One of the contributors closed my issue saying that, despite in a tricky manner (and not very elegant, in my opinion) this can be done and he gave me some hints.

This is the solution I've come up with, and I hope this helps

from scipy.optimize import differential_evolution
from scipy.optimize import rosen
import numpy

class MinimizeStopper(object):
    def __init__(self, f=rosen, tau=1):
        self.fun = f                     # set the objective function
        self.best_x = None
        self.best_func = numpy.inf
        self.tau = tau                   # set the user-desired threshold

    def __call__(self, xk, convergence=None,  *args, **kwds):
        fval = self.fun(xk, *args, **kwds)
        if fval < self.best_func:
            self.best_func = fval
            self.best_x = xk
        if self.best_func <= self.tau:
            print("Terminating optimization: objective function threshold triggered")
            print(self.best_x)
            return True
        else:
            return False


bounds = [(0,2), (0, 2), (0, 2), (0, 2), (0, 2)]
result = differential_evolution(rosen, bounds, callback=MinimizeStopper(), polish=False,disp=True, maxiter=100, popsize=100)
print(result)

which returns

differential_evolution step 1: f(x)= 10.7709
differential_evolution step 2: f(x)= 10.7709
differential_evolution step 3: f(x)= 8.02332
differential_evolution step 4: f(x)= 2.16592
differential_evolution step 5: f(x)= 2.16592
differential_evolution step 6: f(x)= 2.16592
differential_evolution step 7: f(x)= 0.812177
Terminating optimization: objective function threshold triggered
[1.01141374 0.95894166 0.91957732 0.87022813 0.70102066]
     fun: 0.8121773465012827
 message: 'callback function requested stop early by returning True'
    nfev: 4000
     nit: 7
 success: False
       x: array([1.01141374, 0.95894166, 0.91957732, 0.87022813, 0.70102066])

A few notes:

1. the solution is inelegant because it requires an additional evaluation of the fitness function in order to check for the stop criterion. Unfortunately there is no workaround because of the inner structure of the scipy.optimize module
2. I have tested this approach on rosen and generally it works if the objective function does not need any additional parameters, but if the objective function needs additional parameters, then I think one must play around with *args
3. Printing self.best_x in the second if branch is not mandatory, of course. It was just a debugging check I added in order to see whether the best solution found by the callback is actually returned in result (i.e., the overall best solution found by differential_evolution())

Answer 2

Your solution works fine but has the downside of evaluating the function each time (inside the callback).
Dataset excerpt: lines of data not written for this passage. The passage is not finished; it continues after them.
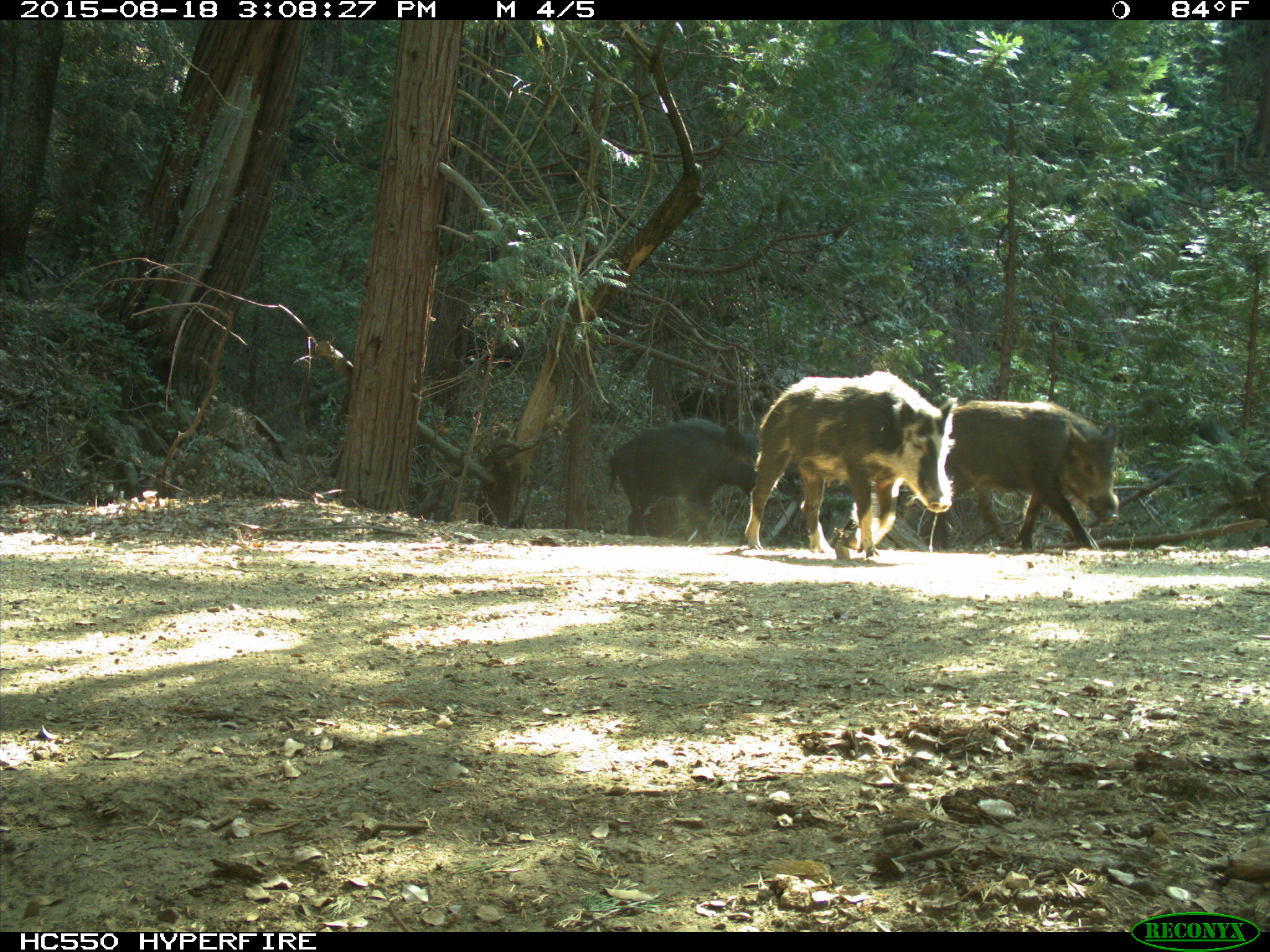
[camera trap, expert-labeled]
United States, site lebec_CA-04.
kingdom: Animalia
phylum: Chordata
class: Mammalia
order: Artiodactyla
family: Suidae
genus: Sus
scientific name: Sus scrofa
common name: wild boar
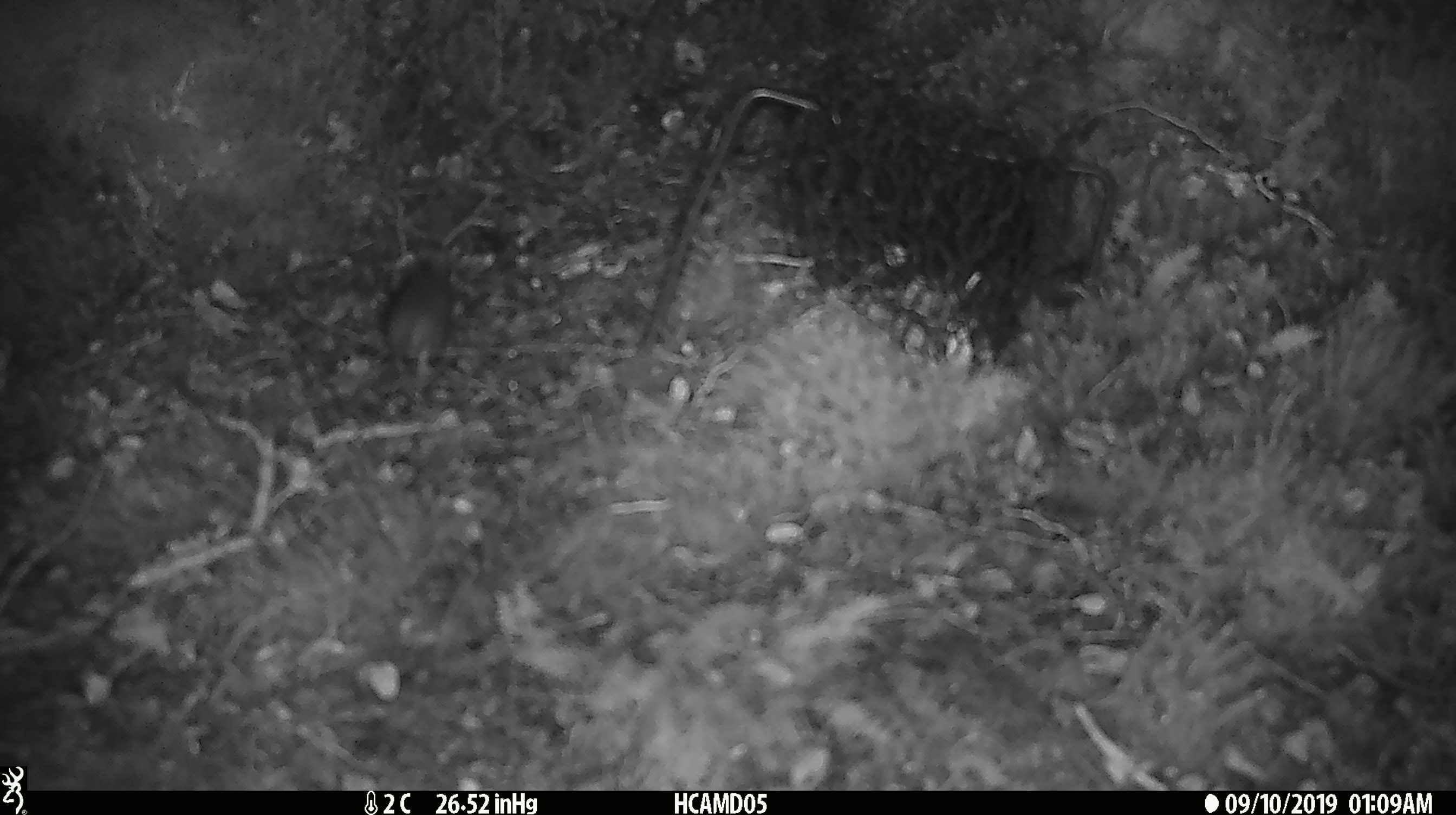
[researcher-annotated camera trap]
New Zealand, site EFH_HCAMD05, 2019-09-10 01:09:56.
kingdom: Animalia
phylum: Chordata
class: Mammalia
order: Rodentia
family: Muridae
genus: Mus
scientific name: Mus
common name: mouse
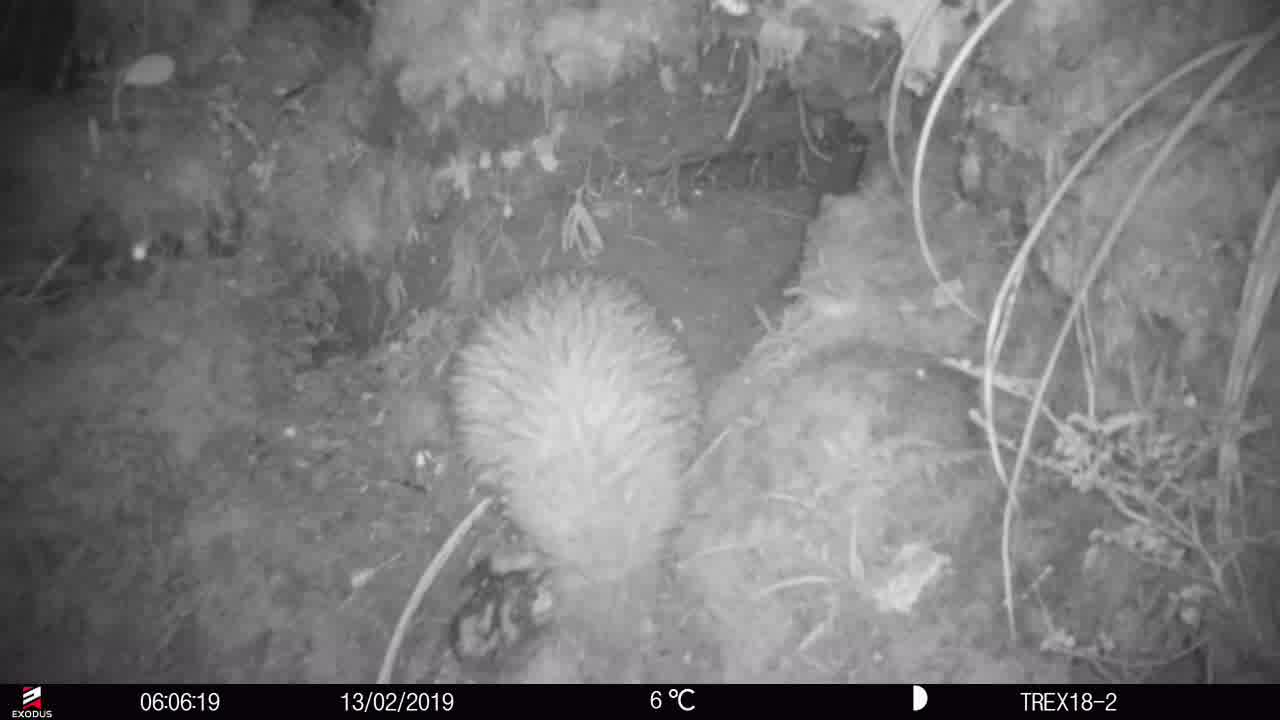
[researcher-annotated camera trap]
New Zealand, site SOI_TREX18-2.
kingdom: Animalia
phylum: Chordata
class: Aves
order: Apterygiformes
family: Apterygidae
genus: Apteryx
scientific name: Apteryx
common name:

After some digging and based on https://github.com/scipy/scipy/issues/6878 I found a solution to avoid this. It uses a protected member from the Scipy lib so I don't how this would be not advisable.

from scipy.optimize._differentialevolution import DifferentialEvolutionSolver

function_limit = -9   

with DifferentialEvolutionSolver(func, args=(*args,), bounds=bounds, popsize=100) as solver:
    for step in solver:
        step = next(solver)  # Returns a tuple of xk and func evaluation
        func_value = step[1]  # Retrieves the func evaluation
        print(func_value)
        if solver.converged() or func_value == function_limit:
            break

x_result = solver.x

func(*args) would be the function to optimize.